Few professionals ask more of their trousers than farmers. Their rugged, often dirty work no doubt taxes the cleanliness and durability of any garment. Perhaps the least a farmer can ask of his pants is that they don’t spontaneously burst into flames. But in the case of a number of agricultural workers in 1930s New Zealand, it turns out, that was indeed too much to ask.
Fans of Discovery’s long-running science-and-explosions show, Mythbusters, might be familiar with the strange spate of self-immolating trousers that briefly plagued New Zealand farmers in the 1930s. What’s less commonly known about this unusual saga is that it all began with a weed called ragwort.
Native to Europe, Jacobaea vulgaris, commonly known by the unattractive nickname ragwort, made its way to New Zealand in the 19th century, and quickly became more than a nuisance. Mature ragwort looks sort of like a taller dandelion, producing a bright yellow flower with long, thin petals. But the weed is also poisonous to horses and cows, making it a serious problem if it begins to gain a foothold in grazing pastures. Sheep and goats are more readily able to stomach ragwort, and often the development and spread of the weed is kept in check simply by allowing sheep to eat it. But in early 20th-century New Zealand, the ragwort situation began to get out of control.
As the scholar James Watson writes in a 2004 essay, The Significance of Mr. Richard Buckley’s Exploding Trousers: Reflections on an Aspect of Technological Change in New Zealand Dairy Farming Between the World Wars, dairy farming became more widespread in New Zealand in the first few decades of the 20th century. As this shift unfolded, more and more pasture space began to be given over to cows, and less to sheep.

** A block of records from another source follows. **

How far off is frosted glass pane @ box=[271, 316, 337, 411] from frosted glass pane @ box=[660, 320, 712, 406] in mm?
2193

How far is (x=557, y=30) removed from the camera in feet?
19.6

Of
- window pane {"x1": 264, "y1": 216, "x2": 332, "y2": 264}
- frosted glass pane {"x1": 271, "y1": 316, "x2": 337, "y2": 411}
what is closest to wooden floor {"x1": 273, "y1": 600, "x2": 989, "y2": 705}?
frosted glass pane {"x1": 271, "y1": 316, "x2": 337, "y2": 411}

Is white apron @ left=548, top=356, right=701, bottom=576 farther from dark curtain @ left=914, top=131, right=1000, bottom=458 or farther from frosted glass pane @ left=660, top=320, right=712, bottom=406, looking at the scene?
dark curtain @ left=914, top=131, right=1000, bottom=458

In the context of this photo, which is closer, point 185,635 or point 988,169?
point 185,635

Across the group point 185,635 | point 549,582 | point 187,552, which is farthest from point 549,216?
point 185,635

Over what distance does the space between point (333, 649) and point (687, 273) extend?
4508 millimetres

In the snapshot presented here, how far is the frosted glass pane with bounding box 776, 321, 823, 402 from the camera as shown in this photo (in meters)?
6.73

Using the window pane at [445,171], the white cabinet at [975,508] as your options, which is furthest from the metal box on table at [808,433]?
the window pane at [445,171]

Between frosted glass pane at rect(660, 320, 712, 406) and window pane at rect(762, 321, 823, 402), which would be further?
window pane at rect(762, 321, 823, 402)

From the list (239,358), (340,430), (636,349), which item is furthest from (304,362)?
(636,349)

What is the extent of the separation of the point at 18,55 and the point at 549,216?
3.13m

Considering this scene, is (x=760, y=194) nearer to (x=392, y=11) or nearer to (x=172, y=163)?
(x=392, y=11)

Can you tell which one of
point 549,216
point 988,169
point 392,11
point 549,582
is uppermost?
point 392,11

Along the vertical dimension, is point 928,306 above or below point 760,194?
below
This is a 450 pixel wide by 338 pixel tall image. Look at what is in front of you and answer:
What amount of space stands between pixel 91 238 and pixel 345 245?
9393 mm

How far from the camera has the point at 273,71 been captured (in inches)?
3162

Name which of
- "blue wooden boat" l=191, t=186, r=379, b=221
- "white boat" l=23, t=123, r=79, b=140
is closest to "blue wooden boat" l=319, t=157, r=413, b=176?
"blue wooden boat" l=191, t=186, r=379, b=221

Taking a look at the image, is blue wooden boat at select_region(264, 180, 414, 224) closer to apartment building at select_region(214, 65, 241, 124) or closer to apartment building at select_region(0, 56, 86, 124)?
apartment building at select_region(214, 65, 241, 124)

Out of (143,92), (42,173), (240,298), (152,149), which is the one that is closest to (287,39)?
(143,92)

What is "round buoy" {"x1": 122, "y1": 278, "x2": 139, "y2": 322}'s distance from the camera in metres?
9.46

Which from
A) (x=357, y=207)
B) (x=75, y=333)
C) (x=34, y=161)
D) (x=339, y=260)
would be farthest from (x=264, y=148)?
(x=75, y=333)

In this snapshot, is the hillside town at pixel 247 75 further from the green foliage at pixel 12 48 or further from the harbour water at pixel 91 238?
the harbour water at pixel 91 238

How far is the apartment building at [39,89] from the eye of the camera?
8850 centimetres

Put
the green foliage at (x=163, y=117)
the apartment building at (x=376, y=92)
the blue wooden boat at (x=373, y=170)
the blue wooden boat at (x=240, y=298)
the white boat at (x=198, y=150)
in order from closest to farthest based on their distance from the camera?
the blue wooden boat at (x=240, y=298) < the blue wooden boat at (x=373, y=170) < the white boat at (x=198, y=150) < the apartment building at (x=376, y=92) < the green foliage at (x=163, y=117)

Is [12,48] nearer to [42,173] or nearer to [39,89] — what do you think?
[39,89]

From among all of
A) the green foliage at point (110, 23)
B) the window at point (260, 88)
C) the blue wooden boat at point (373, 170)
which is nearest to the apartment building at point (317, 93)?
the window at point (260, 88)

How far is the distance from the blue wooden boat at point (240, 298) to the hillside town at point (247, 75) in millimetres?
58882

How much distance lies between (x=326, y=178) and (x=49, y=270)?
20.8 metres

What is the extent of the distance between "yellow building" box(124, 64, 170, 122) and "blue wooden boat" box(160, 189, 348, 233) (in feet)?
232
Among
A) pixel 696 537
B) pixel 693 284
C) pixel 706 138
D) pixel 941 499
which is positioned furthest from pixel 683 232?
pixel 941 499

Since cows generally avoid ragwort (see: poison), this allowed the weed to begin spreading like, well, a weed, pushing out other beneficial grasses and plants as it did so. The growth of ragwort was so rapid and widespread that by 1930, some farmers began looking to the Department of Agriculture for answers. One of their early solutions was to use a chemical herbicide, sodium chlorate.
Inspired by a 1930 article that extolled the virtues of the toxic compound as an effective ragwort killer, the government began encouraging farmers to spray down affected areas. And sure enough, they managed to kill a ton of ragwort. But in addition to being a highly effective herbicide, sodium chlorate is also highly caustic when dry, a fact that many farmers found out only as their pants began to explode.

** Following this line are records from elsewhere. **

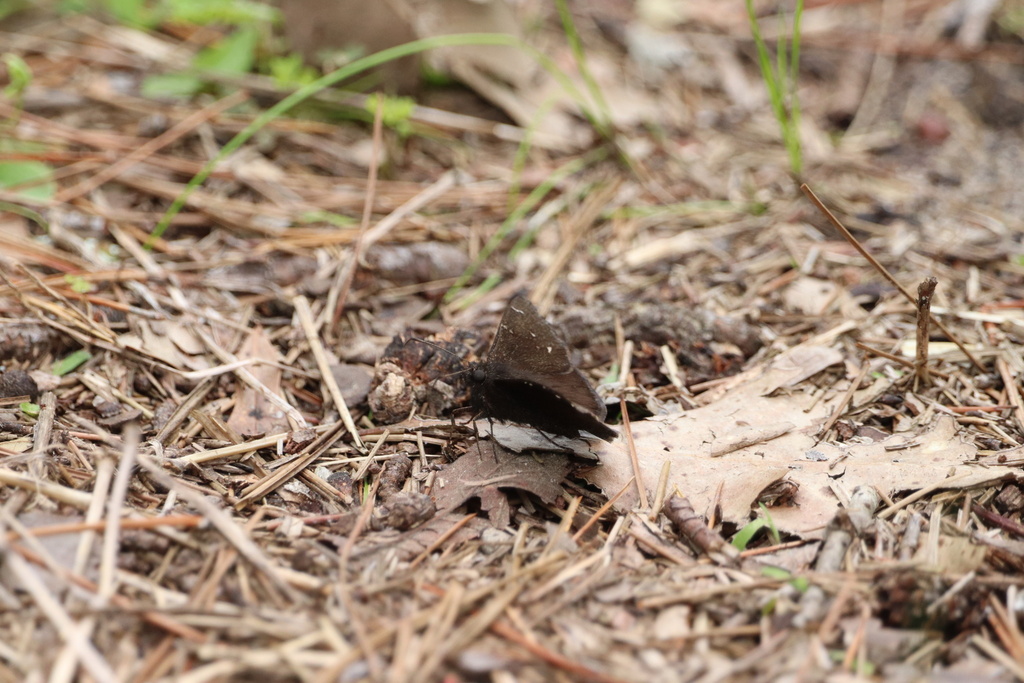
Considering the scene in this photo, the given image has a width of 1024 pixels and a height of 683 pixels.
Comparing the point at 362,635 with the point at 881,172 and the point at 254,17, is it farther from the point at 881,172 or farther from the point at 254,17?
the point at 881,172

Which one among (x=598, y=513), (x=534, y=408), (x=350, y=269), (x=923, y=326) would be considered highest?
(x=923, y=326)

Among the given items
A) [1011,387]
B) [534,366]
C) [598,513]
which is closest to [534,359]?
[534,366]

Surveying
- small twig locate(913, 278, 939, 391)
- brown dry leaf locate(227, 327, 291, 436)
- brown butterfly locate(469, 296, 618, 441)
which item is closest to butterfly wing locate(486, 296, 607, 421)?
brown butterfly locate(469, 296, 618, 441)

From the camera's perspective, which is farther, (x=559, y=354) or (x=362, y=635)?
(x=559, y=354)

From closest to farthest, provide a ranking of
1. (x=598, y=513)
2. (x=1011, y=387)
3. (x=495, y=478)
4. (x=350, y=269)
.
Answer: (x=598, y=513), (x=495, y=478), (x=1011, y=387), (x=350, y=269)

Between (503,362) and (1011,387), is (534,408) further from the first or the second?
(1011,387)

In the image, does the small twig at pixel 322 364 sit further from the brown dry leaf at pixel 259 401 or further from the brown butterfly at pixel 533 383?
the brown butterfly at pixel 533 383

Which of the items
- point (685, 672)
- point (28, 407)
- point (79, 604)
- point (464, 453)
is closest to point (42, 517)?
point (79, 604)
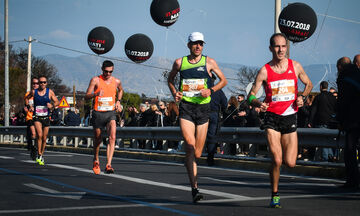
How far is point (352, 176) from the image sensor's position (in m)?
9.33

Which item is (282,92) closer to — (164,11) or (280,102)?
(280,102)

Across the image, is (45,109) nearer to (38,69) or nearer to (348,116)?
(348,116)

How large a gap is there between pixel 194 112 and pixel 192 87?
333mm

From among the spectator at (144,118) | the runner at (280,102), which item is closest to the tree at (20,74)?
the spectator at (144,118)

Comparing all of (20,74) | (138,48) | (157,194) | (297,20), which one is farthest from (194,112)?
(20,74)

One of the earliest cases of exploding pants, and the one most closely associated with the phenomenon, involved a farmer named Richard Buckley, who made the local news after some of his pants exploded in his house. After wearing them to spray the sodium chlorate, he hung them in front of the fire to dry out. Out of nowhere, his trousers exploded with a bang. According to a news report from the day, he was able to snag his now flaming pants and throw them out onto the grass where small explosions continued to erupt in the garment. Buckley was alarmed, but unharmed.

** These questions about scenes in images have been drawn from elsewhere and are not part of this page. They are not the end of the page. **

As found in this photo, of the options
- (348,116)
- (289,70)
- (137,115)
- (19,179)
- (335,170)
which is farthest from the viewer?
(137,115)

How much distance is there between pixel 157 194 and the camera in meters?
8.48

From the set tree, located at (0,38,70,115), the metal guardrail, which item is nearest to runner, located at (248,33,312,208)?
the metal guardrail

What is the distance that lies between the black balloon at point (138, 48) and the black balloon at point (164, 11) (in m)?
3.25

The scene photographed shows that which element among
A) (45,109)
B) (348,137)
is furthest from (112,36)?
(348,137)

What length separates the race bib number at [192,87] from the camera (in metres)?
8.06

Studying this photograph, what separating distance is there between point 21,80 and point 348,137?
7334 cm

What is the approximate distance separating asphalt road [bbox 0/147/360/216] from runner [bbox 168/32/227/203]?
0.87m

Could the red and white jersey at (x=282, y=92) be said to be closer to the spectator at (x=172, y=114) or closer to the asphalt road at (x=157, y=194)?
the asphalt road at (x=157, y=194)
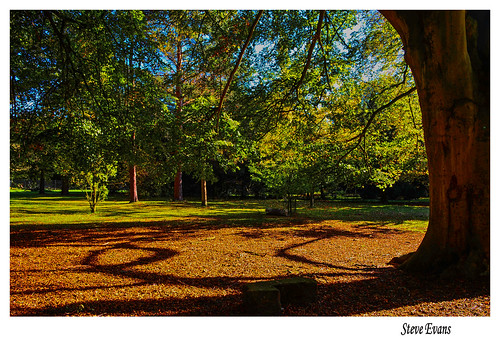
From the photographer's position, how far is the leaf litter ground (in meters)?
3.02

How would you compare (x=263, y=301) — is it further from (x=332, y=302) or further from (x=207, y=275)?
(x=207, y=275)

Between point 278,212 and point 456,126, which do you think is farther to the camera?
point 278,212

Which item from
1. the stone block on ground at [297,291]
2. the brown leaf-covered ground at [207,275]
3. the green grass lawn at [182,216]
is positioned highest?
the stone block on ground at [297,291]

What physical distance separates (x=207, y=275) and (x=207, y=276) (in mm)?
52

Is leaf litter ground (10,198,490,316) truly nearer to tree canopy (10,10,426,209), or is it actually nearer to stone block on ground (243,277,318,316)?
stone block on ground (243,277,318,316)

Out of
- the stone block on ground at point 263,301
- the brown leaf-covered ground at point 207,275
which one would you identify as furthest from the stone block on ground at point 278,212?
the stone block on ground at point 263,301

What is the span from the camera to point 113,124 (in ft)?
24.6

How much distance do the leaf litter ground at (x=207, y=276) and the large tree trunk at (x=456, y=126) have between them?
0.50 metres

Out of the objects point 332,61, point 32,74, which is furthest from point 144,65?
point 332,61

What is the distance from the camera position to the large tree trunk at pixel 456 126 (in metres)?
3.67

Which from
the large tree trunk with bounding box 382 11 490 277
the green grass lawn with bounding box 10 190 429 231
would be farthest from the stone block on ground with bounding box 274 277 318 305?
the green grass lawn with bounding box 10 190 429 231

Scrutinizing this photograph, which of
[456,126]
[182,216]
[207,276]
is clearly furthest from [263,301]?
[182,216]

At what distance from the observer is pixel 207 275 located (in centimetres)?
420

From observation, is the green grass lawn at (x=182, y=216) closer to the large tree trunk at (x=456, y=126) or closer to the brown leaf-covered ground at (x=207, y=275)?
the brown leaf-covered ground at (x=207, y=275)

Around the same time, similar reports of spontaneously combusting pants began to appear, and not all of them were as harmless as Buckley’s. One report claimed that a farmer was riding his horse when the friction caused his pants to begin to smolder right there in the saddle. Another pair of pants were hanging out to dry when they suddenly burst into flames. Then there were the unfortunate souls who happened to be wearing their pants when the chemical reaction got started. Some survived with serious burns, while at least a handful of farmers died from the ignitions. One person, referenced in Watson’s paper, died after lighting a match in his electricity-free home, just trying to check on his baby.